A common Key Performance Indicator (KPI) when it comes to inventory optimization is some measure of “availability” of an item when it is needed by the customer.  In simple words, service availability means “What percentage of the time was an item available when a customer needed it?”  How this availability is tracked and measured is a topic with many different answers, and perhaps a different blog post, but most everyone agrees that if you are selling things you need to have an idea of how often your items are available.  So that, you know, you can make money.  It is hard to make money if the things you are selling are not on the shelf! 

Why in the world would you not want to have items ALWAYS be available?

Many times in the course of our work we will run across some statement to the effect of “We think  that we are at about a 95% service level but we would really like to have that much higher.  In fact, we feel it should be nearly 100% availability.”  This would seem to make logical sense, right?  Why in the world would you not want to have items ALWAYS be available?  There are actually many reasons why this might not be the case, one of which is fairly obvious and another specific example where it is not.

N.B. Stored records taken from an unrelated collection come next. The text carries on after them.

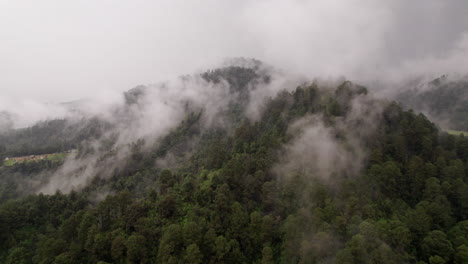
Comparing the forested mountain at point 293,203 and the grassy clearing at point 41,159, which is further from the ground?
the grassy clearing at point 41,159

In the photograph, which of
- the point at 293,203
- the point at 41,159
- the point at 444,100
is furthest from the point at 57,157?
the point at 444,100

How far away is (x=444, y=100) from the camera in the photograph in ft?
435

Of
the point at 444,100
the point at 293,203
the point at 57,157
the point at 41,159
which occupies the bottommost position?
the point at 293,203

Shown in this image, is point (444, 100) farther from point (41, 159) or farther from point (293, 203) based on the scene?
point (41, 159)

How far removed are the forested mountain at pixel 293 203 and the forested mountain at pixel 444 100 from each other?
254ft

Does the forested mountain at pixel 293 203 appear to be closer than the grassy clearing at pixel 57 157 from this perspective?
Yes

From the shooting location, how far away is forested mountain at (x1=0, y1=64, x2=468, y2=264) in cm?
3631

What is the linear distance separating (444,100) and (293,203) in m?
153

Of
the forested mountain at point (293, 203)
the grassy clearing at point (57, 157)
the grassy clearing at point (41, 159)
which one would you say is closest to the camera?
the forested mountain at point (293, 203)

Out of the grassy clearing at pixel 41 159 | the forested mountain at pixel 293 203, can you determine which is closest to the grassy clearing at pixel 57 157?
the grassy clearing at pixel 41 159

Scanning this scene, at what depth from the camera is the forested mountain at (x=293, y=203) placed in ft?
119

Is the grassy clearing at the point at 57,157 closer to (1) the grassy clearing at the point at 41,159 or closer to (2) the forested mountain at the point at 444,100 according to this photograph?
(1) the grassy clearing at the point at 41,159

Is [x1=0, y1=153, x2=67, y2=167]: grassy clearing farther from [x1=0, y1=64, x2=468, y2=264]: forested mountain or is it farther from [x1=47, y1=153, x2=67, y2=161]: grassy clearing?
[x1=0, y1=64, x2=468, y2=264]: forested mountain

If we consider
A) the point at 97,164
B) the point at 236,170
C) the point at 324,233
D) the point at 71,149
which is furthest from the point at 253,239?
the point at 71,149
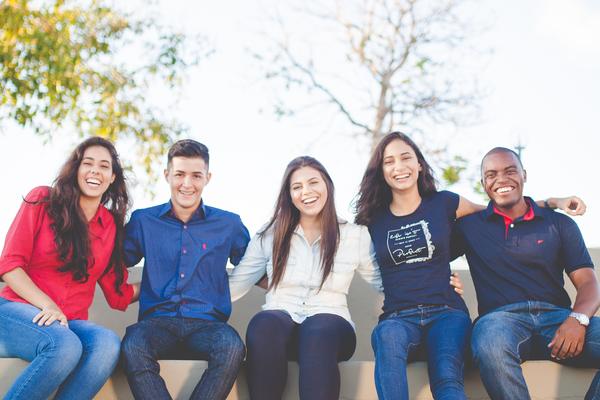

“…the higher your service level is then the value of your inventory needed to support that service level will be multiples higher.”

Many of us that have been involved in supply chain learned at some point that the value of inventory is an exponential function of the desired target service level.  To state this a different and simpler way, the higher your service level is then the value of your inventory needed to support that service level will be multiples higher.  At 95% service level, your inventory value to support that service level on a set of items might be around $6M USD (for example).  However, at 99% service level the inventory value you need to carry on the same set of items will be nearly double to $12MM.  Obviously, there is a very real business decision to be made on whether it is worth it to double inventory for a higher service level.  What are our customer’s expectations?  What are the costs for a missed order?  These are but a few of the business impacts that need to be considered, but the beauty of Right Sized Inventory’s advanced analytics software that simulates a supply chain is that our clients can always know exactly how much inventory they will carry at a certain service level.  This makes the process of business strategy so much more efficient and based on facts rather than “feel”.  

Other reasons you may not always want a higher service level 

So that is the reason that is known to many of us on why you may not always want a higher service level, but is that the only reason?  As I learned recently with a client, it is not!  This situation involved a set of items that had a specific shelf-life constraint.  The issue prior to their implementation of RSI’s solution was that these specific items would experience a lot of loss due to expiration.  A big batch of the items would expire and need to be thrown in the dumpster, quite literally.  But the client could not figure out why exactly.  Upon RSI analysis, it was discovered that the demand was very volatile on this item, but even more of a factor was that the lead times were long and consuming most of the shelf life.  This facility had a broad-stroke availability metric each item needed to be hit according to company leadership.  Simply put, this equation was mathematically impossible. They could not have high availability, a relatively short shelf life, and a long lead time.  It was quite literally impossible. 


So what was the solution?  On these specific items, it was decided that a LOWER service level was the most prudent answer because an occasional stock out or partial fill of an order was a better problem to have and manage than simply throwing stock away on a regular basis.  Very rarely would any day be a complete miss, but at a lower availability they had some partial orders to the customer that could be made up for in subsequent shipments.  The bottom line is that this was a far better solution to the bottom line.

Advanced analytics and supply chain simulations were able to show exactly what was happening

Right Sized Inventory’s advanced analytics and supply chain simulations were able to show exactly what was happening, why it was occurring, and give good actionable data to solve a conundrum that had been plaguing this particular location for a long time.  Proving WHY a lower service level might be the best business decision was not something we necessarily envisioned with RSI, but any solution should be able to provide fast, accurate, explainable, and actionable results which allows the user to provide answers that make sense…even when the answer is not what was expected!  

At Right Sized Inventory, we know our solution does this and we are always happy to learn new ways to apply the software and new answers to unique problems.